Republican legislative leaders had vowed to appeal the ruling to the U.S. Supreme Court, which had issued a stay earlier this year to stop a similar decision by the same panel of judges.
In the majority opinion for the three-judge panel, Judge James Wynn of the 4th U.S. Circuit Court of Appeals said that by favoring Republicans, “the redistricting plan passed by the state’s GOP-controlled legislature amounted to “invidious partisanship” that that “runs contrary to the Constitution’s vesting of the power to elect Representatives in ‘the People.'”
Although North Carolina is fairly evenly divided in statewide and presidential elections, Republicans hold a 10-to-3 advantage in the House delegation. Two of those Democrats are African Americans who represent majority-minority districts drawn to comply with the Voting Rights Act.
In January, the same three-judge panel ruled against the state’s map, the first time a federal court had ever struck down a congressional map for being gerrymandered to favor one party.
But in June, the Supreme Court vacated the order and returned the case to the judges in Greensboro to reconsider their ruling in light of its own ruling in a different case.
In their second decision, the judges said their reconsideration of the case did not change their view that the map was unconstitutional.
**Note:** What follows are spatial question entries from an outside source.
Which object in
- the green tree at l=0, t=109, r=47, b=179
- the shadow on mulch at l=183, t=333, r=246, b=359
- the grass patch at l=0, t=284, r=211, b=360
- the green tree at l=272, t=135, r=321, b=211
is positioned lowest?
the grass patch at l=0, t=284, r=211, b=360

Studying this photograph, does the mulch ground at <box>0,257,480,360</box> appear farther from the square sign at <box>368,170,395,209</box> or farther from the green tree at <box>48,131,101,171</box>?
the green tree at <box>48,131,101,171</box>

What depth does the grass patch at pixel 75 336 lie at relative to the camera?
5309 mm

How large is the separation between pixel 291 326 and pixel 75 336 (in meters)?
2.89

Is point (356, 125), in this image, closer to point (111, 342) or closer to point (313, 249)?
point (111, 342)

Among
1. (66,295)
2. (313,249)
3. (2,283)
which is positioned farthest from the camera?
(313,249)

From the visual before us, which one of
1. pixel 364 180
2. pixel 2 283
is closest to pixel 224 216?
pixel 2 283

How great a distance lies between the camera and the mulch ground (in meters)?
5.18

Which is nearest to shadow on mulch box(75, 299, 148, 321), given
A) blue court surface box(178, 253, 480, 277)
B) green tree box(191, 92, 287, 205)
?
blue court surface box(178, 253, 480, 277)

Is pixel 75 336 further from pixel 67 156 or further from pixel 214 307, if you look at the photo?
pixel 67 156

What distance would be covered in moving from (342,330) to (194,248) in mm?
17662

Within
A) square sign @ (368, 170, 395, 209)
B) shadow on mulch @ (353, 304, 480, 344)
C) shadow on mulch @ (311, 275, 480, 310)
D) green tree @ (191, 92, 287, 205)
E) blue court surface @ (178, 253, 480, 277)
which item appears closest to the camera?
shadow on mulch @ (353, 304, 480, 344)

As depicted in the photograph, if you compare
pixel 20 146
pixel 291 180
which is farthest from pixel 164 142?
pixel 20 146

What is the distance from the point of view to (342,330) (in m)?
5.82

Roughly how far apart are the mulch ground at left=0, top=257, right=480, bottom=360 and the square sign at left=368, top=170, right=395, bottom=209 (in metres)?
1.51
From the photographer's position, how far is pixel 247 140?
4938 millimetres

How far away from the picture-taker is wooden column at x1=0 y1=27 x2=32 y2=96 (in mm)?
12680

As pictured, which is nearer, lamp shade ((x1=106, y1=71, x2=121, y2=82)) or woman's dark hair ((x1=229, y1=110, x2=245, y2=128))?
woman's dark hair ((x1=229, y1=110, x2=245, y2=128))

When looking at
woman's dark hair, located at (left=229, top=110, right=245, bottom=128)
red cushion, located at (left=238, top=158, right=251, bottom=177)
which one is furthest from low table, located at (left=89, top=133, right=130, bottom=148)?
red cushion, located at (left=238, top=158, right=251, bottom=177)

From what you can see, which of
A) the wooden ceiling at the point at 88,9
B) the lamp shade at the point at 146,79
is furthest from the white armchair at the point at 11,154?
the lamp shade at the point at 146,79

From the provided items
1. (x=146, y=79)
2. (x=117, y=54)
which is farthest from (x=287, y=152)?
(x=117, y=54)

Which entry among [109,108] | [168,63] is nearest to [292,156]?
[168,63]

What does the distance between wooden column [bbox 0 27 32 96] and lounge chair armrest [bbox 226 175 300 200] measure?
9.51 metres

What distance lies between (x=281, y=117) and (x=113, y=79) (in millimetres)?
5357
Since the first ruling was vacated by the Supreme Court, Justice Anthony Kennedy has retired and his replacement hasn’t been confirmed, leaving the court with a 4-to-4 split between conservative and liberal factions.
If the issue of staying the new map had gone to the Supreme Court, North Carolina legislators would have needed to persuade five justices to stay the ruling, or the lower court decision would have stood.
Wynn, who previously served on the North Carolina Supreme Court, was appointed to the appeals court by President Barack Obama and was joined in his majority opinion by U.S. District Court Judge William Britt, a senior-status judge appointed by President Jimmy Carter.
The third judge on the panel, U.S. District Court Judge William Osteen Jr., was appointed by President George W. Bush; he dissented from part of the majority’s reasoning in ruling, although he concurred with the remedy of redrawing congressional lines.